Short descriptive captions
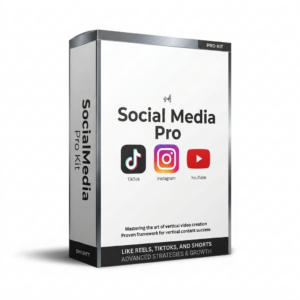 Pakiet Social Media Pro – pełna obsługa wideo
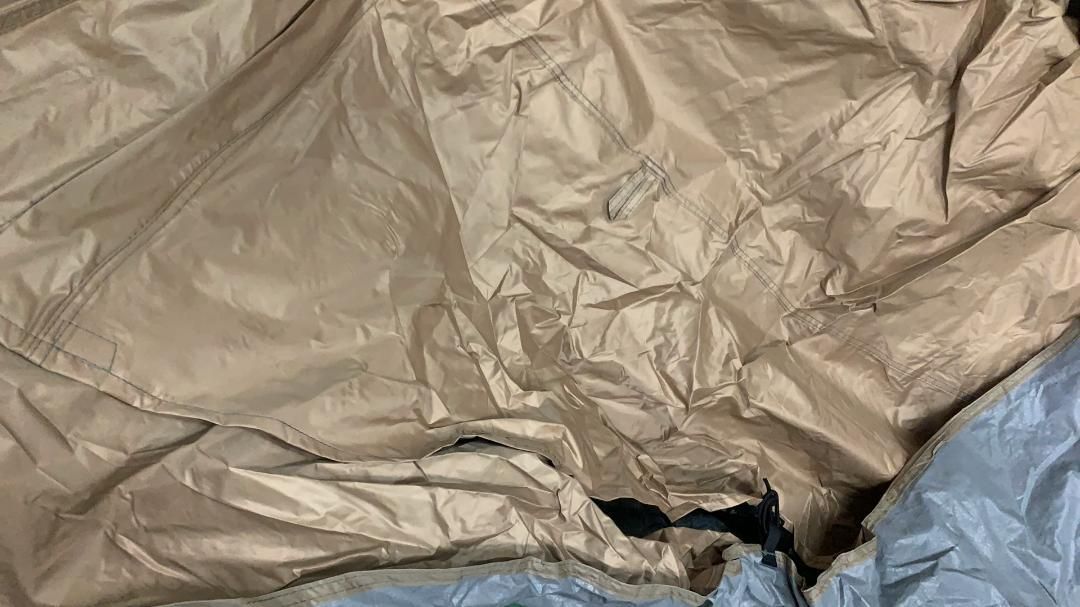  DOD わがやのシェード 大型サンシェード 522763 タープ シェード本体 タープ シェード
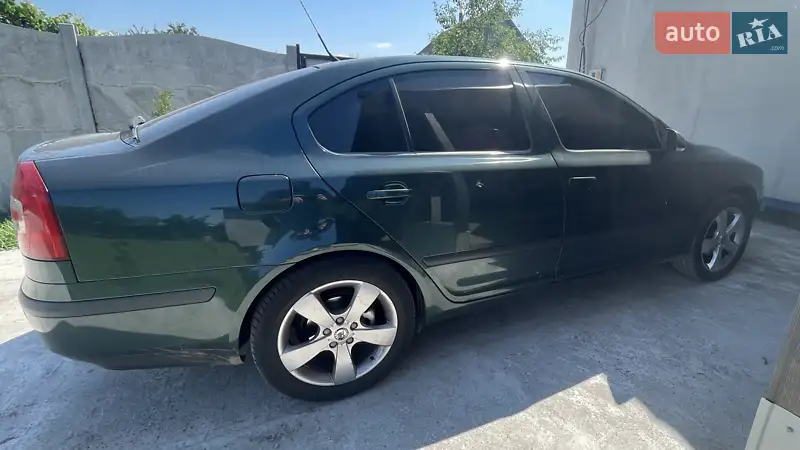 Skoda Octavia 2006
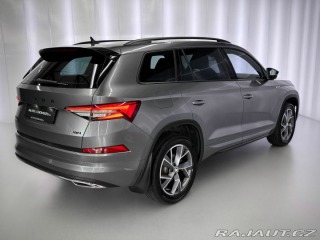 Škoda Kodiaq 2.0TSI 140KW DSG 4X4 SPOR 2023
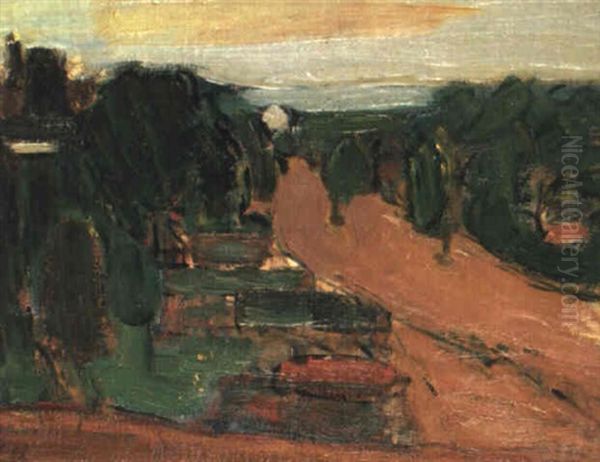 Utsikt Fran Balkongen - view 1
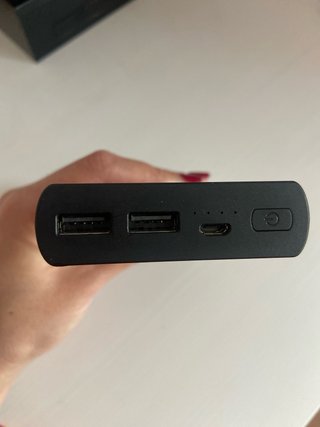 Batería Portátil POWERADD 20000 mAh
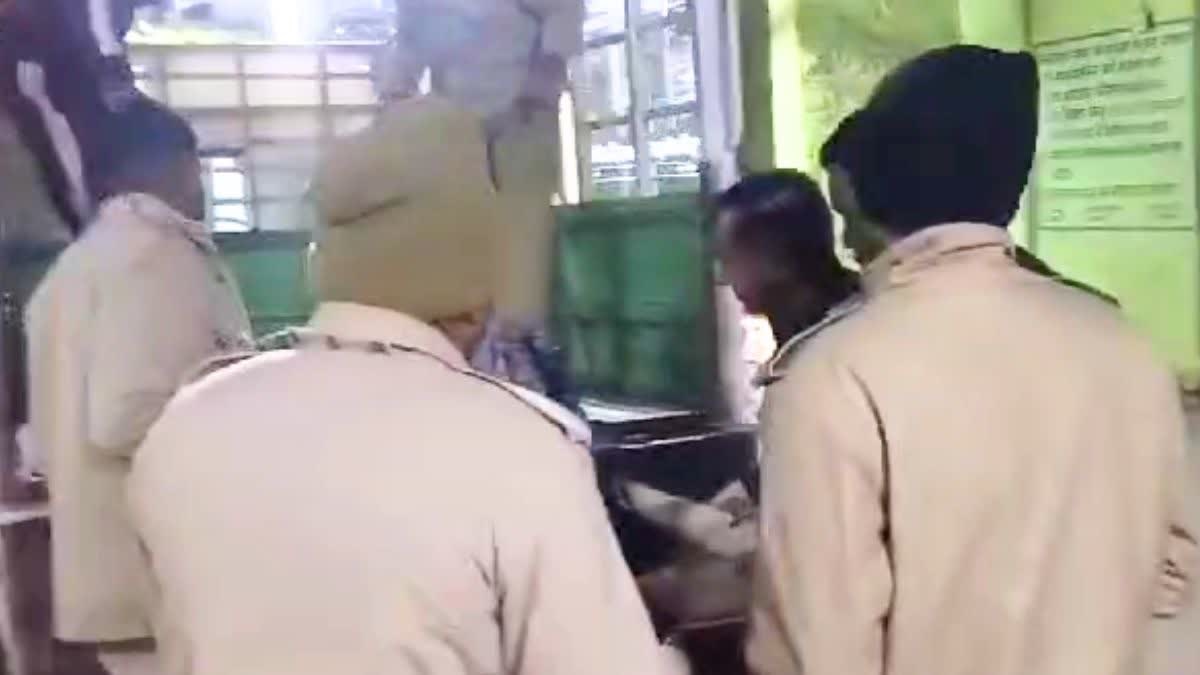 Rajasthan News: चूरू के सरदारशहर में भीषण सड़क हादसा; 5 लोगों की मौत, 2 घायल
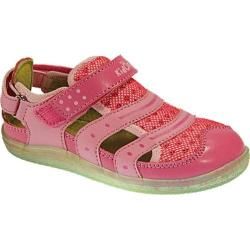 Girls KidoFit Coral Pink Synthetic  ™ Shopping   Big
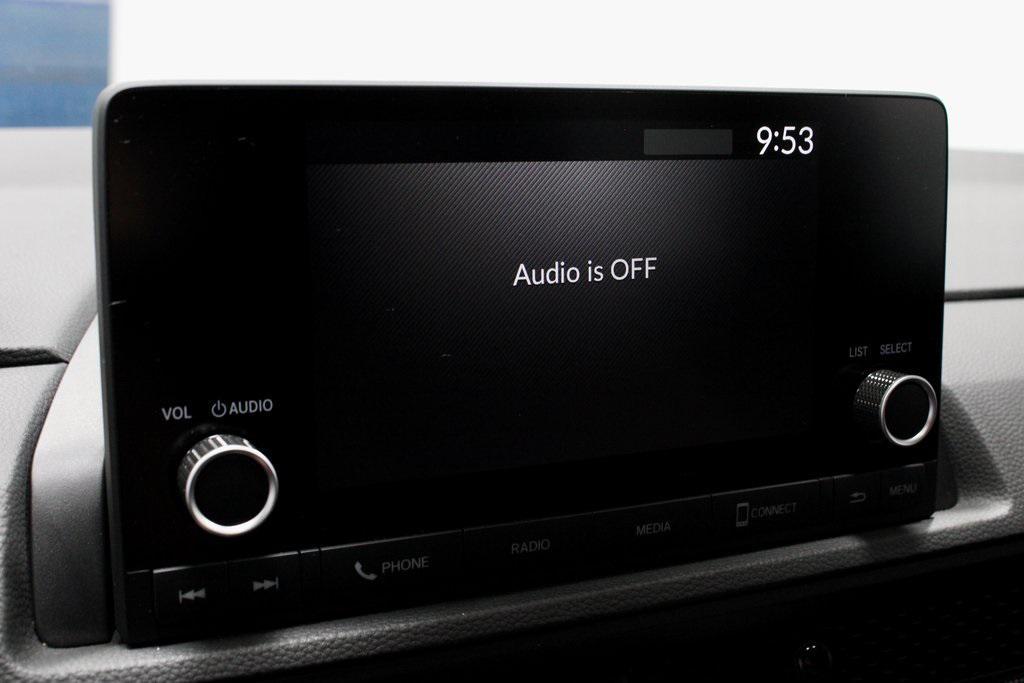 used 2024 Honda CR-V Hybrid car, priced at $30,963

__EXERCISE PROMPT__
Rewrite all the entries above with "Skoda" renamed to "Škoda" and everything else unchanged, leaving out the pictures.

__RESULT OF THE TASK__
 Pakiet Social Media Pro – pełna obsługa wideo
  DOD わがやのシェード 大型サンシェード 522763 タープ シェード本体 タープ シェード
 Škoda Octavia 2006
 Škoda Kodiaq 2.0TSI 140KW DSG 4X4 SPOR 2023
 Utsikt Fran Balkongen - view 1
 Batería Portátil POWERADD 20000 mAh
 Rajasthan News: चूरू के सरदारशहर में भीषण सड़क हादसा; 5 लोगों की मौत, 2 घायल
 Girls KidoFit Coral Pink Synthetic  ™ Shopping   Big
 used 2024 Honda CR-V Hybrid car, priced at $30,963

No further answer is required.